As a Little Brownie Bakers troop, the kids really wanted to taste-test the ABC Bakers cookies. We also had a brand-new cookie this year, the Raspberry Rally, that NOBODY had tasted because it hadn't been available for in-person sales! Raspberry Rally was only available as a shipped cookie, during a specific ordering window only, so my night owl teenager got onto the troop's Digital Cookie site at 12:01 am opening day and ordered us some Raspberry Rallies.

Good thing she did, because by 9:00 am other parents and troop leaders were already in the Facebook group griping that it was sold out!

I asked around my Craft Knife Facebook page to find someone whose kid was an ABC Bakers Girl Scout, and I bought the troop a selection of ABC Bakers cookies that we could compare to our Little Brownie Bakers cookies.

My own Girl Scout had to miss most of this meeting, so to earn the part of the Cookie Influencer badge that she'd miss, she baked the Original Girl Scout Cookie, using the original recipe, to share with the rest of the troop during the meeting.

Step 1: Become an authority in your cookie business.


Because kids were earning two levels of badges simultaneously, we ended up doing activities somewhere in the middle. When these Girl Scout Seniors level up and want to earn the Ambassador badge, we'll just do different activities!

Problem to solve — Extract the portion of the Girl Scout cookie passage starting with "Good thing she" and going on through "your cookie business.".

Stored data —
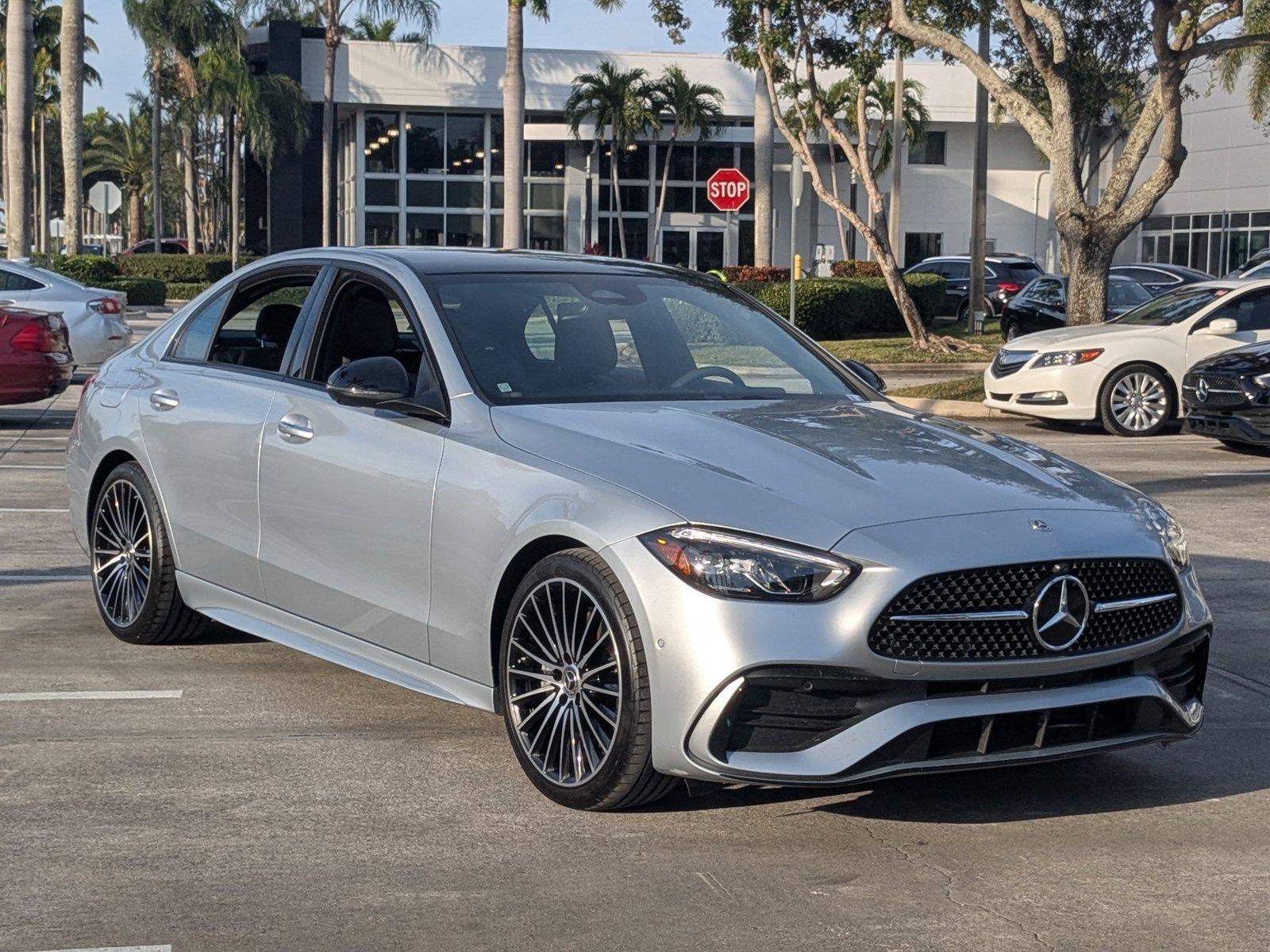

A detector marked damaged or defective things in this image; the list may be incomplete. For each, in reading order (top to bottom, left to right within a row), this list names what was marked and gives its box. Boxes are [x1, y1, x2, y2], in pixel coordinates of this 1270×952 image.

pavement crack [843, 812, 1051, 952]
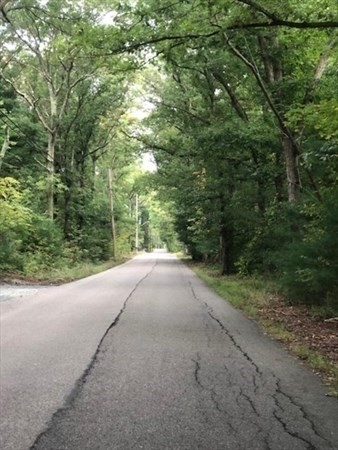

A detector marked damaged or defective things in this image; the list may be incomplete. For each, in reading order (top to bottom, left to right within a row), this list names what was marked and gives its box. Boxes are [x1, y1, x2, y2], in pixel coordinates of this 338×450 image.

road crack [29, 260, 156, 450]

Reply to the task —
Good thing she did, because by 9:00 am other parents and troop leaders were already in the Facebook group griping that it was sold out!

I asked around my Craft Knife Facebook page to find someone whose kid was an ABC Bakers Girl Scout, and I bought the troop a selection of ABC Bakers cookies that we could compare to our Little Brownie Bakers cookies.

My own Girl Scout had to miss most of this meeting, so to earn the part of the Cookie Influencer badge that she'd miss, she baked the Original Girl Scout Cookie, using the original recipe, to share with the rest of the troop during the meeting.

Step 1: Become an authority in your cookie business.